***** Passage given

I'm not too sure where to look or what to do, but a new year is coming up so I need to keep praying, and if it's God's will start making some changes. Anyone have any guidance to offer? Or something they did that helped them? I'm willing to wait but I don't think a husband is going to find me at home (in front the computer lol), at work, or at church.

Thanks
Hey! That's exactly my boat! Except with all the genders reversed, and not necessarily everyone in the congregation being 60+, but all being happily married with kids.

As I told Gracie last night...I am The Single Man in my church. As in, the only one. No hyperbole.

**********
***** Material shown

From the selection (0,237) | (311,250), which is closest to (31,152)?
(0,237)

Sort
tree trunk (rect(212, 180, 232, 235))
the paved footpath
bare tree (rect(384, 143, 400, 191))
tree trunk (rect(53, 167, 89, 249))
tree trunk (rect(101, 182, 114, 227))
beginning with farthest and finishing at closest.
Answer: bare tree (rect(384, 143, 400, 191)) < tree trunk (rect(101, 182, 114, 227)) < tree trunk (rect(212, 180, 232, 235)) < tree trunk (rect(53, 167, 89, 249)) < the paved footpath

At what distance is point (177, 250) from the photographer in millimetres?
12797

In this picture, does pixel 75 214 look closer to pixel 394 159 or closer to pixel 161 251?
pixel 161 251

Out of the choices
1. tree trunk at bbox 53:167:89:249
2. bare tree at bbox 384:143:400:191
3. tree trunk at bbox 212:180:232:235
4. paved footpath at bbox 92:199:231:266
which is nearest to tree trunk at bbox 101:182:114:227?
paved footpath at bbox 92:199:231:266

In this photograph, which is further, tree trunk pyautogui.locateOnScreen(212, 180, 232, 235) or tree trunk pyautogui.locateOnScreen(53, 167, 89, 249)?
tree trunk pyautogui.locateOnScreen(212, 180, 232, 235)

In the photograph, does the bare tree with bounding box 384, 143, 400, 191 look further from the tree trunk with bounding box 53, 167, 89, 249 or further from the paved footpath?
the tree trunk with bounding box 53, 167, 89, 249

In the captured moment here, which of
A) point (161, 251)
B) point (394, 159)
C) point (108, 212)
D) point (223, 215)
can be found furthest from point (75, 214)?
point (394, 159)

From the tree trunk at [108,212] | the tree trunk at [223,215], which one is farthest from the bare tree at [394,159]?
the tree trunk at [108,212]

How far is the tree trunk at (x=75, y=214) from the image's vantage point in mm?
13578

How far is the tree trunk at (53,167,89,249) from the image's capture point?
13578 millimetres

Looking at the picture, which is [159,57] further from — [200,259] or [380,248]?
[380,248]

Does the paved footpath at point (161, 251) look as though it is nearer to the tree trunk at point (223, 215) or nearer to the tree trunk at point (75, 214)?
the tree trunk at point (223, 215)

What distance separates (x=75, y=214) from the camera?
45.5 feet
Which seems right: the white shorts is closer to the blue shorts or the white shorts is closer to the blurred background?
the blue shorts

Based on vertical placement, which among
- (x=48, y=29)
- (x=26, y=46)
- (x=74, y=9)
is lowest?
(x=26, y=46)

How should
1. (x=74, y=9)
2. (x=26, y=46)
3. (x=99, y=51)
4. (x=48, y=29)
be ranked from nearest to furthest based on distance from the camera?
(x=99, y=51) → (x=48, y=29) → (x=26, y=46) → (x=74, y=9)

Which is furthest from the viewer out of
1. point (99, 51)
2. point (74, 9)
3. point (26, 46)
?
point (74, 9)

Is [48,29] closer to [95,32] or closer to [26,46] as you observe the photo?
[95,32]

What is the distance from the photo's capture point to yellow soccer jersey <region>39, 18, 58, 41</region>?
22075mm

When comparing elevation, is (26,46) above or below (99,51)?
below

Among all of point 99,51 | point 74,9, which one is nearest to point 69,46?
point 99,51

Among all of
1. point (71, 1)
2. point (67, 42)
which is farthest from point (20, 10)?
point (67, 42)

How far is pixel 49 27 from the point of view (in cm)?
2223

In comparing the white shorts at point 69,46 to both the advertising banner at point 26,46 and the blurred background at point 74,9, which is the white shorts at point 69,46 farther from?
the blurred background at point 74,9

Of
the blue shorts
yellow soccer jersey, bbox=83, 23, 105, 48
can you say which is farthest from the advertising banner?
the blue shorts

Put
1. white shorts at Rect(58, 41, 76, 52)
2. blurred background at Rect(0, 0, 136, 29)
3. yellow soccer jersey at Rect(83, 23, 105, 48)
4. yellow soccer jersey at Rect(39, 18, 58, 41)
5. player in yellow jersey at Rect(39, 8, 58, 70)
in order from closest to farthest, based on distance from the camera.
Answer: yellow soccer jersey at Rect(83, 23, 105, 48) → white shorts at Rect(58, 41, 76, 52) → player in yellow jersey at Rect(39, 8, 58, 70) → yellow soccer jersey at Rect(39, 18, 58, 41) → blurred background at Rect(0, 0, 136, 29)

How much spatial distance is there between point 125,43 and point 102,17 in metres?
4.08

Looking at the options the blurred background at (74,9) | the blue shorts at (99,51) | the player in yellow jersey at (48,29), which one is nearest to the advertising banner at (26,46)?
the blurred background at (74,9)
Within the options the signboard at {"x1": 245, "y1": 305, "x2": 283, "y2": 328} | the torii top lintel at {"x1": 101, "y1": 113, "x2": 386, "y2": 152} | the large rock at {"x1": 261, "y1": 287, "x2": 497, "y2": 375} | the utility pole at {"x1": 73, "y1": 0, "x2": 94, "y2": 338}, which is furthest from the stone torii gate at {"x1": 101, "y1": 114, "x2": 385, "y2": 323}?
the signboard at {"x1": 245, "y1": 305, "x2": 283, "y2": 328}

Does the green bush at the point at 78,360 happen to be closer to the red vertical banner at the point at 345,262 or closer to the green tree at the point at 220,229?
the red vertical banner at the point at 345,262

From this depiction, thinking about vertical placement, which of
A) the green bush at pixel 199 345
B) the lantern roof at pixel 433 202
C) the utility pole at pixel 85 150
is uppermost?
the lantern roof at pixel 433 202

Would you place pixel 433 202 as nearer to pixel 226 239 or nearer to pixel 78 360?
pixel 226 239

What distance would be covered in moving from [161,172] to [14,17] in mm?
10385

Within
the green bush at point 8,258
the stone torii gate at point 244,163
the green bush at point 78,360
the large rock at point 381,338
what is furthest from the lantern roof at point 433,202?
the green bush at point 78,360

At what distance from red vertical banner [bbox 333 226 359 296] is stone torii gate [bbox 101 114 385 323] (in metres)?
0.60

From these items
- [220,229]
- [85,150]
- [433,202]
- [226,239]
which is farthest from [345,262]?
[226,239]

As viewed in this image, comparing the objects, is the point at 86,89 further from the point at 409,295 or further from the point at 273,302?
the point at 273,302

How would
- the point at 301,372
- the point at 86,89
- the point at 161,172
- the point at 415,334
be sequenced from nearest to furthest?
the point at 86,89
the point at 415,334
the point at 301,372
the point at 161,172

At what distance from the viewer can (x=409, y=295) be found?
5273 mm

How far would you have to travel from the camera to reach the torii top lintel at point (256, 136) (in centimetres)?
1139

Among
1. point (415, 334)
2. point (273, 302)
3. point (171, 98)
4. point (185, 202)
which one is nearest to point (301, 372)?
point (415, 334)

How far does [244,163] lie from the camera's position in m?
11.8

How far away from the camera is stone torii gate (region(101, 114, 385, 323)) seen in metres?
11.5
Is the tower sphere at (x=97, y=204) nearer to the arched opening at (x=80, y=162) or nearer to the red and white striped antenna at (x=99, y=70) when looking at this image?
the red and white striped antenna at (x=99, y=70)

**********

▶ [Stated exercise 1] From the forum exchange about being single at church, transcribe the part that begins at the words "I'm not too" and stops after "one. No hyperbole.".
▶ [Stated exercise 2] In the forum exchange about being single at church, which places does the first writer say a husband is not going to find them?
▶ [Stated exercise 3] Write the next part of the forum exchange about being single at church, picking up after its last line.

▶ [Exercise response 1]
I'm not too sure where to look or what to do, but a new year is coming up so I need to keep praying, and if it's God's will start making some changes. Anyone have any guidance to offer? Or something they did that helped them? I'm willing to wait but I don't think a husband is going to find me at home (in front the computer lol), at work, or at church.

Thanks
Hey! That's exactly my boat! Except with all the genders reversed, and not necessarily everyone in the congregation being 60+, but all being happily married with kids.

As I told Gracie last night...I am The Single Man in my church. As in, the only one. No hyperbole.

▶ [Exercise response 2] At home (in front of the computer), at work, or at church.

▶ [Exercise response 3]
I've been through bouts of frustration on and off over the past year, year and a half or so. Comes and goes. Right now, I'm in a period of meh. But I understand that it's tough to find contentment in God. In the end, He'll provide when we're ready. That doesn't mean you have to sit and twiddle your thumbs whilst you wait, though. As Arwen pointed out, you can hit up Christian Mingle or some of the other Christian dating sites. You don't have to abandon your church altogether to fellowship with other Christians - stick with your church on Sunday mornings, but maybe visit other church's Wednesday night services or Bible studies. (Man, that's really good advice, I should try that.)

Then, just pray (ask, seek, knock!), and delight in the Lord. If you know your Word, you know what comes after delighting in the Lord. He'll only give you what you seek when He knows you can handle it. ^_^

Keep your chin up, eh?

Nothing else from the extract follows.